Extract>
= Beginning of Section =
She starred in the 2022 Hulu miniseries The Girl from Plainville, playing Michelle Carter, based on the death of Conrad Roy. In December 2023, she made her official Broadway acting debut in the Branden Jacobs-Jenkins play Appropriate, where she acts alongside Sarah Paulson and Corey Stoll.

Fanning and her sister Dakota started Lewellen Pictures with a first look deal at MRC, and served as executive producers on Mastermind: To Think Like a Killer (2024) for Hulu. In 2024, Fanning began filming the Bob Dylan biopic A Complete Unknown, where she portrayed Sylvie Russo.

Fanning stars in Hideo Kojima's 2025 video game, Death Stranding 2: On the Beach, as the character Tomorrow. She also features in the game's soundtrack, in collaboration with French singer-songwriter Woodkid.
= End of Section =
Task requirements>
Copy the stretch from "She starred in" through "French singer-songwriter Woodkid." in the passage about Fanning's career, word for word.

Data section>
= Beginning of Section =
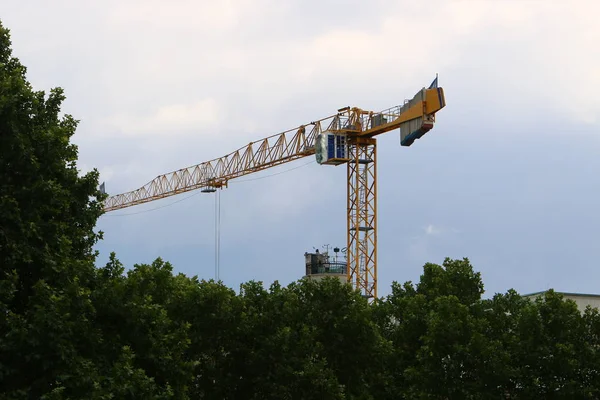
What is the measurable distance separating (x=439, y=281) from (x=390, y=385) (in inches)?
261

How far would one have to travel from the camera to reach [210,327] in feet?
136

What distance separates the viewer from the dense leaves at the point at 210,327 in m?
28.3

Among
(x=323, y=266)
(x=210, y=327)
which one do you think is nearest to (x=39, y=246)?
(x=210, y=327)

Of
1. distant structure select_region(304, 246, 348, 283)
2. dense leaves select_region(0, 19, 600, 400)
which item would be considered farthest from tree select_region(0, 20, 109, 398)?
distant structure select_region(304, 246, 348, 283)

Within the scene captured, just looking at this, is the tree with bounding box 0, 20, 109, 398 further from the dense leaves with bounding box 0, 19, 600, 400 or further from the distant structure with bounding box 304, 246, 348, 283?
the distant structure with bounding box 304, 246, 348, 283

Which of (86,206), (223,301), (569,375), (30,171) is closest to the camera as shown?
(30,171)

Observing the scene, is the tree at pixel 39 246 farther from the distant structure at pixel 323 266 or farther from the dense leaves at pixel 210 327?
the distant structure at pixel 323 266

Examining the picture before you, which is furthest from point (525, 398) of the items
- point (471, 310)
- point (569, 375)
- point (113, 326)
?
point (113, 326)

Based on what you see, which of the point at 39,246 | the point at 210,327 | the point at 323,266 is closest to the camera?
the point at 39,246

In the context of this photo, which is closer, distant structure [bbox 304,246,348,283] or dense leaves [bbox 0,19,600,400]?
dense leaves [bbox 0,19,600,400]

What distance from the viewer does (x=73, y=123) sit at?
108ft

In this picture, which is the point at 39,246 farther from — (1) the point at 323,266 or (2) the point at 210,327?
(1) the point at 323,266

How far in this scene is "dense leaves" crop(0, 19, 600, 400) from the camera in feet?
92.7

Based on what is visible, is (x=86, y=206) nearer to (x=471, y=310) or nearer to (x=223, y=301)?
= End of Section =
= Beginning of Section =
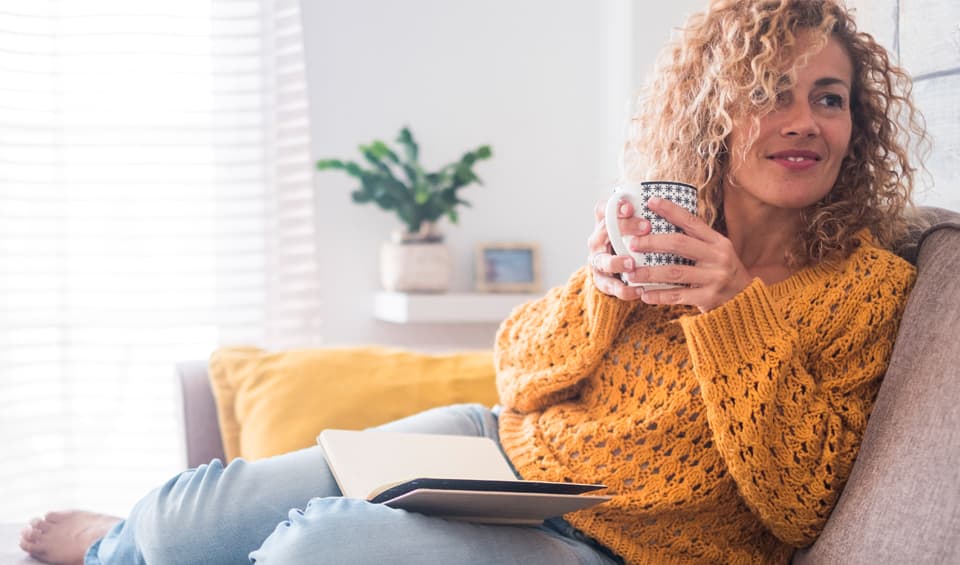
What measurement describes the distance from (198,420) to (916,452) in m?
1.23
= End of Section =
Answer to this exercise>
She starred in the 2022 Hulu miniseries The Girl from Plainville, playing Michelle Carter, based on the death of Conrad Roy. In December 2023, she made her official Broadway acting debut in the Branden Jacobs-Jenkins play Appropriate, where she acts alongside Sarah Paulson and Corey Stoll.

Fanning and her sister Dakota started Lewellen Pictures with a first look deal at MRC, and served as executive producers on Mastermind: To Think Like a Killer (2024) for Hulu. In 2024, Fanning began filming the Bob Dylan biopic A Complete Unknown, where she portrayed Sylvie Russo.

Fanning stars in Hideo Kojima's 2025 video game, Death Stranding 2: On the Beach, as the character Tomorrow. She also features in the game's soundtrack, in collaboration with French singer-songwriter Woodkid.